_Exercise objective:_ Reproduce the lines below verbatim. Pictures are to be omitted.

_Dataset content:_

"""

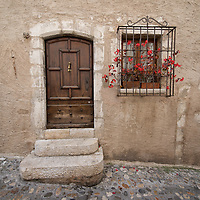 Wooden doorway and window with red flowers in St. Paul-de-Vence in the South of France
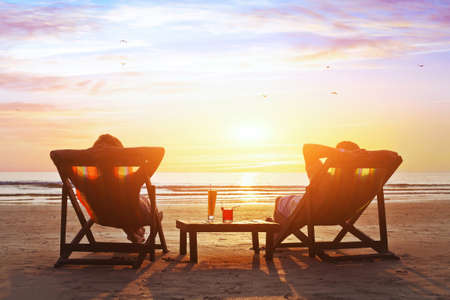 tourist resort: happy couple enjoy luxury sunset on the beach during summer vacations
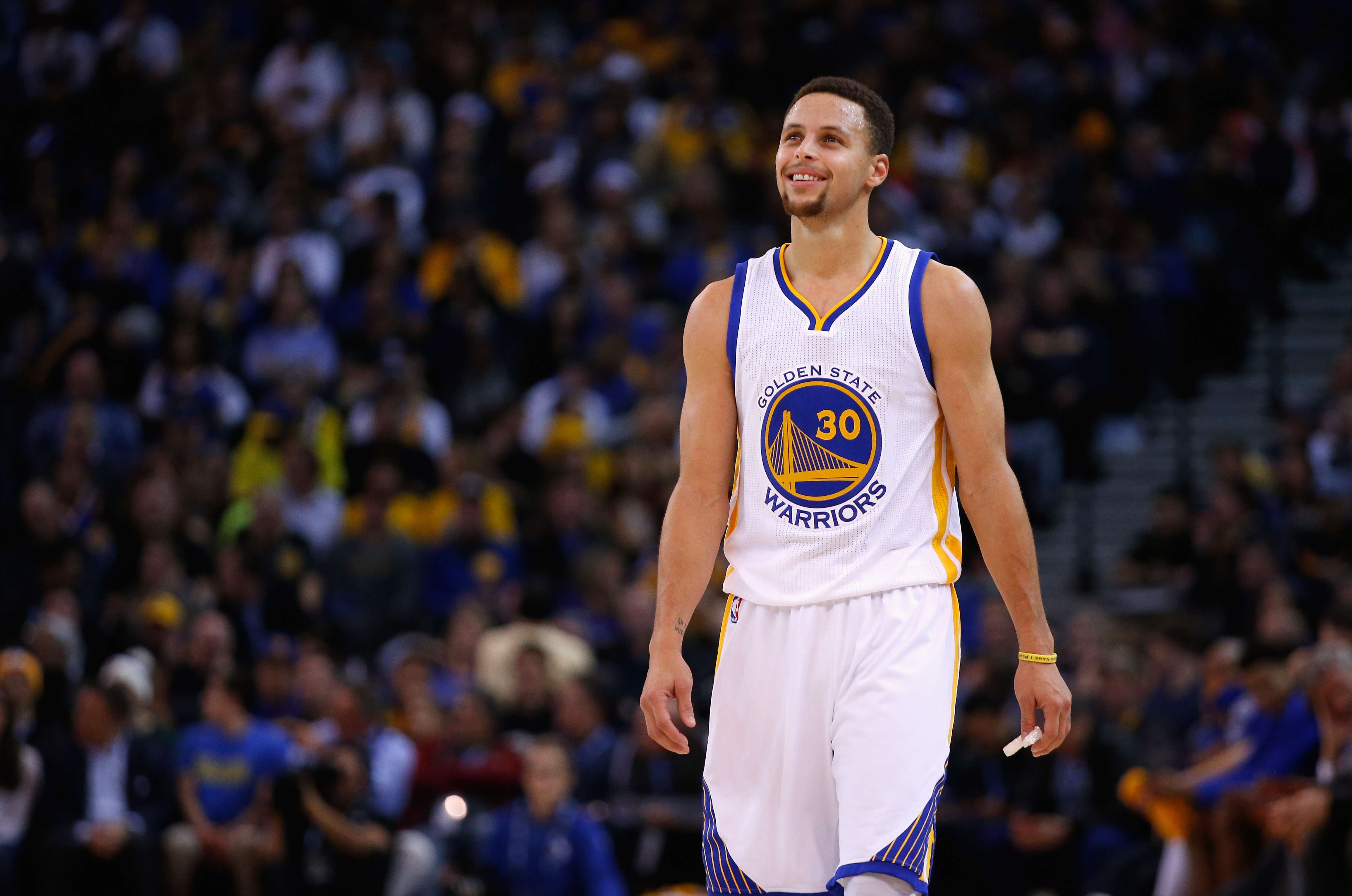 Stephen Curry of the Golden State Warriors plays against the Suns at ORACLE Arena on December 16, 2015 in Oakland, California.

"""

_Task solution:_
 Wooden doorway and window with red flowers in St. Paul-de-Vence in the South of France
 tourist resort: happy couple enjoy luxury sunset on the beach during summer vacations
 Stephen Curry of the Golden State Warriors plays against the Suns at ORACLE Arena on December 16, 2015 in Oakland, California.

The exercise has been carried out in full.